■ ÉNONCÉ 1 ■
Condensez le paragraphe de l'extrait sur la série The Bear qui commence par « Cette troisième saison abandonne », en conservant ses idées principales.

Le placide Marcus (Lionel Boyce), désormais en charge de la pâtisserie

The Bear saison 2 : Carmy entreprend de transformer la sandwicherie en restaurant gastronomique. Chacun de ses employés se forme au-dehors, dans d’autres établissements, dans des cours donnés par de grands chefs, parfois à l’étranger. Le lancement de la machine est long, la tension augmente au fil des jours, les crises éclatent, l’inauguration est un chaos.

The Bear saison 3 : Méli-mélo d’épisodes aux thèmes divers, allant d’un récapitulatif nostalgique porté par une musique envahissante à l’accouchement de Nathalie, alias Sugar, la sœur de Carmy, en passant par un affrontement d’anthologie entre Carmy et Richie. Du restaurant, de la vie quotidienne du restaurant, on ne voit plus que les illustrations.

Sydney (Ayo Edebiri ) et Carmy (Jeremy Allen White)

Cette troisième saison abandonne donc ce qui faisait la force de The Bear et qui était sa capacité à décrire le travail, pour se consacrer aux individus. Pourtant, l’enjeu était méritoire. Quelle autre série s’était-elle risquée à traiter du travail ? Quelle autre en avait-elle véritablement, honnêtement, fait son sujet ? Observer les cuisiniers, les serveurs, le pâtissier, le chef, les plongeurs à toutes les étapes de ce processus qui doit mener à une assiette parfaite sur une table parfaite et pile à l’instant voulu, nous avait envoûté, et notamment parce que le récit s’enracinait dans une structure familiale. La famille comme unité de production, le projet n’était-il pas de taille ? D’autant qu’on nous offrait ce qu’il fallait de sueur, de fatigue nerveuse, de gestes inlassablement répétés, de ratages de sauces, de contrôles de sécurité et de rationalisation des procédures pour en tirer une thèse de sociologie.

Carmen accidentellement enfermé dans la chambre froide le jour de l’ouverture du restaurant.

Car si elle est une illustration évidente de l’American Dream, cette idéologie du succès pour tous, The Bear ne dissimule aucunement ce qu’il en est des rapports sociaux au travail. Bien au contraire et le milieu de la restauration se prête mieux qu’un autre à tel étalage.

■ DONNÉES DE TRAVAIL ■
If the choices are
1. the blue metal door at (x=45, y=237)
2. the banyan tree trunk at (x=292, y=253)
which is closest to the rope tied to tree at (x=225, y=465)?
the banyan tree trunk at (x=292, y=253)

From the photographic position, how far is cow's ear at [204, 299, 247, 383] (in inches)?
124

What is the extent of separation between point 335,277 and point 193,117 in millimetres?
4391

* * *

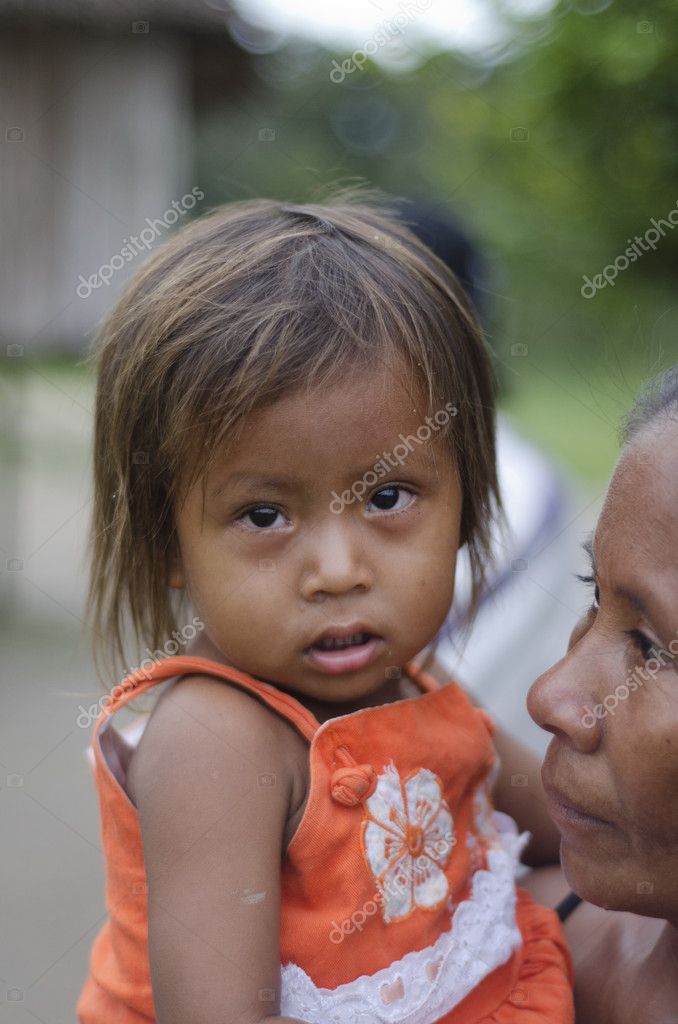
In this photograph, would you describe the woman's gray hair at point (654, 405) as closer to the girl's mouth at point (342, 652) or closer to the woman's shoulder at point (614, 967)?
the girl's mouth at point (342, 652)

■ ÉNONCÉ 2 ■
Relevez, parmi les entrées ci-dessus, chaque ligne contenant la chaîne « girl ». La casse compte.

■ RÉPONSE COMPLÈTE 1 ■
La troisième saison délaisse ce qui faisait la force de The Bear, sa capacité à décrire le travail, pour se consacrer aux individus. L'enjeu était pourtant méritoire, car aucune autre série n'avait véritablement fait du travail son sujet. Voir cuisiniers, serveurs, pâtissier, chef et plongeurs œuvrer à une assiette parfaite, servie au moment voulu, avait envoûté, d'autant que le récit s'ancrait dans une famille conçue comme unité de production. La série offrait en outre assez de sueur, de fatigue nerveuse, de gestes répétés, de sauces ratées, de contrôles de sécurité et de procédures rationalisées pour en tirer une thèse de sociologie.

■ RÉPONSE COMPLÈTE 2 ■
In this photograph, would you describe the woman's gray hair at point (654, 405) as closer to the girl's mouth at point (342, 652) or closer to the woman's shoulder at point (614, 967)?
the girl's mouth at point (342, 652)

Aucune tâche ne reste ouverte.